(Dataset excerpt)

▼

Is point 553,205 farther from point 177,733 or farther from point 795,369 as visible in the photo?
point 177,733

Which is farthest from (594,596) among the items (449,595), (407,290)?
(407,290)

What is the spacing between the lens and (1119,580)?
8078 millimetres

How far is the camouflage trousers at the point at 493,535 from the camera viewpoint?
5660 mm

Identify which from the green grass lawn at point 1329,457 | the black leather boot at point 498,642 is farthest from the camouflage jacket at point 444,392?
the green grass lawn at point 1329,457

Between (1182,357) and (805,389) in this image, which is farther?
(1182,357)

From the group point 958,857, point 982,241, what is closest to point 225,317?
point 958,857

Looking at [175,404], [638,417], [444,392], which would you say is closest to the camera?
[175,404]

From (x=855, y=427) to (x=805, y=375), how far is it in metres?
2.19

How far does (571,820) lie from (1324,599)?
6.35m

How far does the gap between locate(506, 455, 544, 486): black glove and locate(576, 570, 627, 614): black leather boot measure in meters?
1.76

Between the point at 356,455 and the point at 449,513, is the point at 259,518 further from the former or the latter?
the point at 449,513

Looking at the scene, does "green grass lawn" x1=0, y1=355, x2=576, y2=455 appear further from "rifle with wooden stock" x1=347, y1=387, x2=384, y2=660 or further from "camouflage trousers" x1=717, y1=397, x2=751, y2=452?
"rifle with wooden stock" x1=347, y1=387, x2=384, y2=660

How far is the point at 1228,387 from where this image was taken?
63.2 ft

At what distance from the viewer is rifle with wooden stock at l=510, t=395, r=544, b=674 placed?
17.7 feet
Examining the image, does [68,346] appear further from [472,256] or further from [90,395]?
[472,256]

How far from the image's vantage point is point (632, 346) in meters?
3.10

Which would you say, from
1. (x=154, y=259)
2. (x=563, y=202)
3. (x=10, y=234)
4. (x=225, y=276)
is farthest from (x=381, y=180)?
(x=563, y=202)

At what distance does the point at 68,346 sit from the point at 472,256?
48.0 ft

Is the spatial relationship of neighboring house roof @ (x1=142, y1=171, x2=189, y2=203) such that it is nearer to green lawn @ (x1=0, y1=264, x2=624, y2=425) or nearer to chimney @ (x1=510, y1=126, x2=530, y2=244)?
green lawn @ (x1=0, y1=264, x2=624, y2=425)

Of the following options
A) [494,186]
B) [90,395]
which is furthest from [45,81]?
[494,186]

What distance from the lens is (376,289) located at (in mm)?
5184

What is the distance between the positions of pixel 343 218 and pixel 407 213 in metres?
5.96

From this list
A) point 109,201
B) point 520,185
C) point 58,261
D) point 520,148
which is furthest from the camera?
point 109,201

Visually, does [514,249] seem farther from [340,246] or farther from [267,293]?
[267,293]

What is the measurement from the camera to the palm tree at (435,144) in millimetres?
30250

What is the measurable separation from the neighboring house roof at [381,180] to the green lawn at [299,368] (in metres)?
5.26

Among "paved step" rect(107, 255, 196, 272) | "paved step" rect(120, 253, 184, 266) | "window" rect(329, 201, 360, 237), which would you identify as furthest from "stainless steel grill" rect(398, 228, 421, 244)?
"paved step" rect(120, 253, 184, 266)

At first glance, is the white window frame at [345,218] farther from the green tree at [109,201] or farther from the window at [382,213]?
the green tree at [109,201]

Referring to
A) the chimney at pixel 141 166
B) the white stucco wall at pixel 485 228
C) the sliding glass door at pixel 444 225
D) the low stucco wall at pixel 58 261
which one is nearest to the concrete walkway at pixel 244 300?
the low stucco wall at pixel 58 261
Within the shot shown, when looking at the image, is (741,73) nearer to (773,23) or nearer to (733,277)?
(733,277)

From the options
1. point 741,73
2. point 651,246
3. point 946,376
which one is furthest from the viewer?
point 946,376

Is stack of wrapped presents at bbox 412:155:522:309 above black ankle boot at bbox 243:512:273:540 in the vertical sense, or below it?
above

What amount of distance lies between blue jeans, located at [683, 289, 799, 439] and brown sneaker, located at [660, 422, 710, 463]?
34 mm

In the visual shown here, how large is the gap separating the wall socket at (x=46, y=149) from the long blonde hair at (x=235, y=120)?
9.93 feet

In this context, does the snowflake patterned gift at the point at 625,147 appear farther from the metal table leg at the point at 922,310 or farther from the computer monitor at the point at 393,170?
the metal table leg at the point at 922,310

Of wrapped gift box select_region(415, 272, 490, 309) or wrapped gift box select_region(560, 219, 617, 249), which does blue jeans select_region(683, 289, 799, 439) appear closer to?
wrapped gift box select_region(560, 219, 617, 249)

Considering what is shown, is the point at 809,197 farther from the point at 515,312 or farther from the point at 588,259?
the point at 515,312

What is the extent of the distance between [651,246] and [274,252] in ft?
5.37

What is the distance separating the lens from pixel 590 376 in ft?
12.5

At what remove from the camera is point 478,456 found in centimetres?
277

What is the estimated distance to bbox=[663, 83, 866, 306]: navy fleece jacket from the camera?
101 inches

▲

■ **Task objective**: Could you copy out all of the material above, word for word and line for line?

■ **Answer below**:
Is point 553,205 farther from point 177,733 or farther from point 795,369 as visible in the photo?
point 177,733

Which is farthest from (594,596) among the items (449,595), (407,290)?
(407,290)

What is the spacing between the lens and (1119,580)?
8078 millimetres

How far is the camouflage trousers at the point at 493,535 from the camera viewpoint?
5660 mm

Identify which from the green grass lawn at point 1329,457 | the black leather boot at point 498,642 is farthest from the camouflage jacket at point 444,392?
the green grass lawn at point 1329,457

Between (1182,357) and (805,389) in this image, which is farther?
(1182,357)

From the group point 958,857, point 982,241, what is closest to point 225,317?
point 958,857

Looking at [175,404], [638,417], [444,392], which would you say is closest to the camera?
[175,404]

From (x=855, y=427) to (x=805, y=375), how far is it in metres?
2.19

How far does (571,820) lie from (1324,599)?
6.35m

How far does the gap between locate(506, 455, 544, 486): black glove and locate(576, 570, 627, 614): black leather boot measure in meters?
1.76

Between the point at 356,455 and the point at 449,513, is the point at 259,518 further from the former or the latter?
the point at 449,513

Looking at the scene, does "green grass lawn" x1=0, y1=355, x2=576, y2=455 appear further from "rifle with wooden stock" x1=347, y1=387, x2=384, y2=660 or further from "camouflage trousers" x1=717, y1=397, x2=751, y2=452?
"rifle with wooden stock" x1=347, y1=387, x2=384, y2=660

How far is the point at 1228,387 from where this image was taken?
63.2 ft

At what distance from the viewer is rifle with wooden stock at l=510, t=395, r=544, b=674 placed?
17.7 feet
Examining the image, does [68,346] appear further from [472,256] or further from [90,395]?
[472,256]

How far from the image's vantage point is point (632, 346) in meters?
3.10

Which would you say, from
1. (x=154, y=259)
2. (x=563, y=202)
3. (x=10, y=234)
4. (x=225, y=276)
is farthest from (x=381, y=180)?
(x=563, y=202)

At what distance does the point at 68,346 sit from the point at 472,256?
48.0 ft

Is the spatial relationship of neighboring house roof @ (x1=142, y1=171, x2=189, y2=203) such that it is nearer to green lawn @ (x1=0, y1=264, x2=624, y2=425) or nearer to chimney @ (x1=510, y1=126, x2=530, y2=244)?
green lawn @ (x1=0, y1=264, x2=624, y2=425)

Of the following options
A) [494,186]
B) [90,395]
which is furthest from [45,81]?
[494,186]

What distance from the lens is (376,289) located at (in mm)?
5184

What is the distance between the positions of pixel 343 218 and pixel 407 213 in metres?
5.96

From this list
A) point 109,201
B) point 520,185
C) point 58,261
D) point 520,148
which is furthest from the camera?
point 109,201

Visually, does [514,249] seem farther from [340,246] or farther from [267,293]?
[267,293]

What is the measurement from the camera to the palm tree at (435,144) in millimetres?
30250

What is the measurable separation from the neighboring house roof at [381,180] to the green lawn at [299,368] (in metres)?
5.26

Among "paved step" rect(107, 255, 196, 272) | "paved step" rect(120, 253, 184, 266) | "window" rect(329, 201, 360, 237), which would you identify as furthest from "stainless steel grill" rect(398, 228, 421, 244)?
"paved step" rect(120, 253, 184, 266)

At first glance, is the white window frame at [345,218] farther from the green tree at [109,201] or farther from the window at [382,213]?
the green tree at [109,201]

Referring to
A) the chimney at pixel 141 166
B) the white stucco wall at pixel 485 228
C) the sliding glass door at pixel 444 225
D) the low stucco wall at pixel 58 261
which one is nearest to the concrete walkway at pixel 244 300?
the low stucco wall at pixel 58 261
Within the shot shown, when looking at the image, is (741,73) nearer to (773,23) or nearer to (733,277)?
(733,277)

From the options
1. point 741,73
2. point 651,246
3. point 946,376
which one is furthest from the viewer?
point 946,376

Is stack of wrapped presents at bbox 412:155:522:309 above black ankle boot at bbox 243:512:273:540 in the vertical sense, or below it?
above

What amount of distance lies between blue jeans, located at [683, 289, 799, 439] and brown sneaker, located at [660, 422, 710, 463]?
34 mm

In the visual shown here, how large is the gap separating the wall socket at (x=46, y=149) from the long blonde hair at (x=235, y=120)?
9.93 feet

In this context, does the snowflake patterned gift at the point at 625,147 appear farther from the metal table leg at the point at 922,310 or farther from the computer monitor at the point at 393,170?
the metal table leg at the point at 922,310

Of wrapped gift box select_region(415, 272, 490, 309) or wrapped gift box select_region(560, 219, 617, 249), which does blue jeans select_region(683, 289, 799, 439) appear closer to?
wrapped gift box select_region(560, 219, 617, 249)

Considering what is shown, is the point at 809,197 farther from the point at 515,312 or farther from the point at 588,259?
the point at 515,312

What is the extent of the distance between [651,246] and [274,252] in ft?
5.37

What is the distance separating the lens from pixel 590 376 in ft?
12.5

At what remove from the camera is point 478,456 found in centimetres?
277

What is the estimated distance to bbox=[663, 83, 866, 306]: navy fleece jacket from the camera?
101 inches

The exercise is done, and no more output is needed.